Davies' positive outlook was forged early in his life by his resilient Liberian parents. They fled their country during the Second Liberian Civil War - meaning Davies was born in a refugee camp in Ghana - before emigrating to Canada in 2005 when the Bayern star was still a toddler.
Watch: The best of Alphonso Davies

"They worked two jobs each, and I had two little siblings that I had to take care of so I had to grow up really fast in my household. But, for me, I was always the happy guy in the family cheering everyone up, because you know growing up I realised how hard they worked and how hard they try to make life easier for us," he explained.
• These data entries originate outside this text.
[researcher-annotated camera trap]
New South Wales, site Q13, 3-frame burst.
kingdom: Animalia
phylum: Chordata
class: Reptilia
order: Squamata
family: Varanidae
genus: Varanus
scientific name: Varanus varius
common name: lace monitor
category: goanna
"The rehab was tough. Every day I woke up in pain. I couldn't sleep. I was waking up at like 5 a.m., 6 a.m., couldn't sleep properly, turning this way, turning that way, can't bend my leg. For me, my mindset, I was like, 'I can either sit here, I feel bad for myself and not care and just be negative or I can put a smile on my face and be the positive guy I am'."
Davies' return is not only positive for him and Bayern coach Vincent Kompany, but also means he should be in top form come next summer and the World Cup.
The first Canadian to score a World Cup goal when he found the net against Croatia at Qatar 2022, the 25-year-old will be one of the top-of-the-bill performers when the world's biggest sporting event comes to North America in June with the tournament being hosted across his home country, Mexico and the US.
"Yeah, the future is looking bright," he said. "I mean, the hard part is done now. I just look a step ahead and continue to work on my recovery and develop more muscles and more things I can work on to prevent this from happening again."